Work order:
Look at every line below and count those containing "Zealand". Answer with the number only.

[[ Data for the task open ]]

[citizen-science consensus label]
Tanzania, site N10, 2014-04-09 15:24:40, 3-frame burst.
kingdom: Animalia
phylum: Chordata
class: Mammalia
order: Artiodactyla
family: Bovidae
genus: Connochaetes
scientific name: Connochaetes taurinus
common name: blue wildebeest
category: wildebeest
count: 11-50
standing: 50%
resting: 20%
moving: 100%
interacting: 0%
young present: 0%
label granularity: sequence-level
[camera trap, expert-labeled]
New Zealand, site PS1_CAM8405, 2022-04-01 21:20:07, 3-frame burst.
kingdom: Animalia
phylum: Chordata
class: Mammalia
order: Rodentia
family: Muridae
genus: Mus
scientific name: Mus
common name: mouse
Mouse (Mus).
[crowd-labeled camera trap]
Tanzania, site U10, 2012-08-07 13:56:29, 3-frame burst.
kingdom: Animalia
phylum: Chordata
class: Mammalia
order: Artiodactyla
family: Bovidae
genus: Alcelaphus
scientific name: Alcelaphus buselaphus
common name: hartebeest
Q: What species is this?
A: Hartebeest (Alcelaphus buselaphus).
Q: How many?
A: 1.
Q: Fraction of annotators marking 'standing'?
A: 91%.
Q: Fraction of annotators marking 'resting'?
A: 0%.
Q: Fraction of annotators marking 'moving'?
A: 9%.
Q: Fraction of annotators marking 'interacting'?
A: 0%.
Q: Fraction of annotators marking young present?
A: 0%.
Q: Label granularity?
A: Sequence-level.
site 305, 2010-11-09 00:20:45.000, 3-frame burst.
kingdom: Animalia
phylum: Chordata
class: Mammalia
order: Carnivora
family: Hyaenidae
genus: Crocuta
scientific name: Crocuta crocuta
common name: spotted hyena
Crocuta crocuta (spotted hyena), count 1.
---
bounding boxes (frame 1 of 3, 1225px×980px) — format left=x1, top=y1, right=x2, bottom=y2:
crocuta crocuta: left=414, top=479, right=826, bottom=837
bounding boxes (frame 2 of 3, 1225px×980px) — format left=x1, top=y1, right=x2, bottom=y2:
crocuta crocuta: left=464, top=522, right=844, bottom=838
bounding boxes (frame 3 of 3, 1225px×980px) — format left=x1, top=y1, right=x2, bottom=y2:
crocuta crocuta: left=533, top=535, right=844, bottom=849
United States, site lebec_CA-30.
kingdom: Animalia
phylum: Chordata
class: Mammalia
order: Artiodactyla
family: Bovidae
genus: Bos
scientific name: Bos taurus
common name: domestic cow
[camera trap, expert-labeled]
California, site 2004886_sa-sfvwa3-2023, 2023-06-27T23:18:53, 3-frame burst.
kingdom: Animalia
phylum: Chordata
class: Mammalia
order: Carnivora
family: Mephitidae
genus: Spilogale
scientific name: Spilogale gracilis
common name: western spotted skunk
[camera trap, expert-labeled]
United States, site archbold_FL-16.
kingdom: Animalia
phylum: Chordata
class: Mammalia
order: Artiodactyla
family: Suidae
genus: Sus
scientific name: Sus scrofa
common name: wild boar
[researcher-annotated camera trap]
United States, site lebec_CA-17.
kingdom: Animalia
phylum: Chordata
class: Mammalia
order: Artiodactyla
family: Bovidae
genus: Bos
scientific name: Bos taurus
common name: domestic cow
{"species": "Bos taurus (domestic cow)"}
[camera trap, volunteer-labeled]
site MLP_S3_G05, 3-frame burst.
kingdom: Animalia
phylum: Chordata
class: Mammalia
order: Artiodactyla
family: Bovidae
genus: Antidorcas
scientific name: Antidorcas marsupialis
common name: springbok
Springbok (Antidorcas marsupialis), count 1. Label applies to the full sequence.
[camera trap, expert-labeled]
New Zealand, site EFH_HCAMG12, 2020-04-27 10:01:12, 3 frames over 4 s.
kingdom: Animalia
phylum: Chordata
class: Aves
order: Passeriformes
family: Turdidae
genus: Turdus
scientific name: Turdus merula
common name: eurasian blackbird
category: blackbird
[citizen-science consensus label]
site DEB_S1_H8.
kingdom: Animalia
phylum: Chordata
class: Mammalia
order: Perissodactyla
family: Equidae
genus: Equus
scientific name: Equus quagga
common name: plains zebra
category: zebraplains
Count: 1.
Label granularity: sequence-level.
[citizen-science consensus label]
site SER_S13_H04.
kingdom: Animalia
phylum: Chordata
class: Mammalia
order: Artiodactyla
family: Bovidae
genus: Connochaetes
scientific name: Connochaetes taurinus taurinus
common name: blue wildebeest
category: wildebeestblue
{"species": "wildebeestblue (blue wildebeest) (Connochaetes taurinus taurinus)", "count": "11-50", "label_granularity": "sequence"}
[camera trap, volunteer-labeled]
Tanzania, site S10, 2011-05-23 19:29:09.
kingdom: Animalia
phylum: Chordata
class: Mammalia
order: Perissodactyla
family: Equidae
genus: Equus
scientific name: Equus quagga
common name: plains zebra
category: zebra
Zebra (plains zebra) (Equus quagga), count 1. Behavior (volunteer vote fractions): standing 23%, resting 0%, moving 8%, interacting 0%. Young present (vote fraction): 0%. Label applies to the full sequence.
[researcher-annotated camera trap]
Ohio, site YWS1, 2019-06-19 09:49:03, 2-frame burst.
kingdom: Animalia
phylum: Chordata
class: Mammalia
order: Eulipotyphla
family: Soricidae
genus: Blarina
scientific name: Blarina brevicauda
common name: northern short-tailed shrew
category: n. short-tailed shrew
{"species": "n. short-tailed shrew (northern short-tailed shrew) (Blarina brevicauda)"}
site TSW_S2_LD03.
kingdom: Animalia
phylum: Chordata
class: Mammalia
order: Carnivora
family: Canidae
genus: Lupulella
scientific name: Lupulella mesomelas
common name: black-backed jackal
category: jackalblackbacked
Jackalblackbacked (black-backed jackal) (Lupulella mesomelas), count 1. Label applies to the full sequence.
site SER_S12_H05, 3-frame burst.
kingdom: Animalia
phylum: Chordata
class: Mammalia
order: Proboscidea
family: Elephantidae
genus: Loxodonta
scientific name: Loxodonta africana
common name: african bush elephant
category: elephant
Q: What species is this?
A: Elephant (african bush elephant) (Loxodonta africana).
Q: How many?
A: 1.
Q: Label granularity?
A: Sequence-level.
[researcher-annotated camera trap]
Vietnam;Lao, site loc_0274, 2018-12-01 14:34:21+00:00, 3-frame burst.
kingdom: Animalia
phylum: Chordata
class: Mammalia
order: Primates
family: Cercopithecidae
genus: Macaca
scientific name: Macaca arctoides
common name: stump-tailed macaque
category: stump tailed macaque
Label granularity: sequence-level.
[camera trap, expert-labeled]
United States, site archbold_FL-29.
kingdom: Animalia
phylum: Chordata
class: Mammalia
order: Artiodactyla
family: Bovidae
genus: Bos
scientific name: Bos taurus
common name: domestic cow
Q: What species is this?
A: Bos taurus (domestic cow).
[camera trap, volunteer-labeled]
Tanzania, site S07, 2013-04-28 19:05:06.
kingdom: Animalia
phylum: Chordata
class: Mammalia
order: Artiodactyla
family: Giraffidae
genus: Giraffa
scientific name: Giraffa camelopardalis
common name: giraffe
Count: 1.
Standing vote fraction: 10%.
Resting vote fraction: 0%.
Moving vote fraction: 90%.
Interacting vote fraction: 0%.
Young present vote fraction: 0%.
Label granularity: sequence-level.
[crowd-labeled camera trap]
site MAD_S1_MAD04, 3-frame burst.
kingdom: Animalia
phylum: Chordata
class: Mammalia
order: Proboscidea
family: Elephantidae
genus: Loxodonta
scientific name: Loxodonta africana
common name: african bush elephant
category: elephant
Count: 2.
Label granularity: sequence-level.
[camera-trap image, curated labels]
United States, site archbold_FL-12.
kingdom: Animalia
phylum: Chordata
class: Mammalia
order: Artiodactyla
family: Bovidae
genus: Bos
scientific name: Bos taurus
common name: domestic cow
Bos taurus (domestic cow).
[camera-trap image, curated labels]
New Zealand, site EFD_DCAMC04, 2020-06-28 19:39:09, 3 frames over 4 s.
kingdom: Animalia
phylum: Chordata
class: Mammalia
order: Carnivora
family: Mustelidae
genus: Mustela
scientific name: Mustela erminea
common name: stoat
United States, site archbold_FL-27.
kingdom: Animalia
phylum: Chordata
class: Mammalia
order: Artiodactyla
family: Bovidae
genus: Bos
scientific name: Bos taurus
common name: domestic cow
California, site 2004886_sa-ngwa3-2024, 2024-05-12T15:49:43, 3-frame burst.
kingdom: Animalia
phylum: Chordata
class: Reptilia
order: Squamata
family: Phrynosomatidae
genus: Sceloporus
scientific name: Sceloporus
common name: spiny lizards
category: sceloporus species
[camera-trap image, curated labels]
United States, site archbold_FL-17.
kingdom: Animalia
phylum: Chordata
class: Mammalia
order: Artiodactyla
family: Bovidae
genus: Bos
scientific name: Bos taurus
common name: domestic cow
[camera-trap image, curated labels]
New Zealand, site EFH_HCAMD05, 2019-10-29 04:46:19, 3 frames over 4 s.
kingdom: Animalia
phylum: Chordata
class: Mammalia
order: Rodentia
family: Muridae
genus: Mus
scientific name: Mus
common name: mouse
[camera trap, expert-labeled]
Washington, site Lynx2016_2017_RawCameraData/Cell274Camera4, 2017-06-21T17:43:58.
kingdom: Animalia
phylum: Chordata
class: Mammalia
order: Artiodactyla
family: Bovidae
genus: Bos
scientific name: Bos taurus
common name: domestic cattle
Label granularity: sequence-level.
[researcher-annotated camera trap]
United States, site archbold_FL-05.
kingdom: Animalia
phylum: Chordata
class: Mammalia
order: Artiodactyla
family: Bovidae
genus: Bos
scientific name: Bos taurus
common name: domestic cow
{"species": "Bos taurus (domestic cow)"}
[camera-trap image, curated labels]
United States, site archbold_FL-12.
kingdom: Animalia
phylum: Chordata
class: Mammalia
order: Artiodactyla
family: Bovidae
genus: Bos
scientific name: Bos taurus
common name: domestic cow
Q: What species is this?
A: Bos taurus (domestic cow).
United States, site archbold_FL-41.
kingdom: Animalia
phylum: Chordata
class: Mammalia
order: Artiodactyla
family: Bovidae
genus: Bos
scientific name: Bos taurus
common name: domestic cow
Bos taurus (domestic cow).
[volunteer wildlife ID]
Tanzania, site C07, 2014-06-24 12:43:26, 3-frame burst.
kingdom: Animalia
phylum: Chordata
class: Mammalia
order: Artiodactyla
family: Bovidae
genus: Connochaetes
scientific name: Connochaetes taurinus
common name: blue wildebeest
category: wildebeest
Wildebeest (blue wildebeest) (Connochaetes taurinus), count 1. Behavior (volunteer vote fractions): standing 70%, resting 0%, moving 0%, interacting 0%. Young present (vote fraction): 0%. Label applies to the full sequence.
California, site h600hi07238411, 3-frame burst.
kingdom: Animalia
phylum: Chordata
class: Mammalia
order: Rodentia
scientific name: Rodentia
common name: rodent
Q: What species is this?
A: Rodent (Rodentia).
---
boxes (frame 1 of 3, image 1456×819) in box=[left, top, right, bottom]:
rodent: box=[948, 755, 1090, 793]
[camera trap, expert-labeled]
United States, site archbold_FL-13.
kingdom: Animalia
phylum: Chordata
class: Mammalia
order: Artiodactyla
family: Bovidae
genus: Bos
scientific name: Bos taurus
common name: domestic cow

[[ Data for the task closed ]]

Exercise solution:
4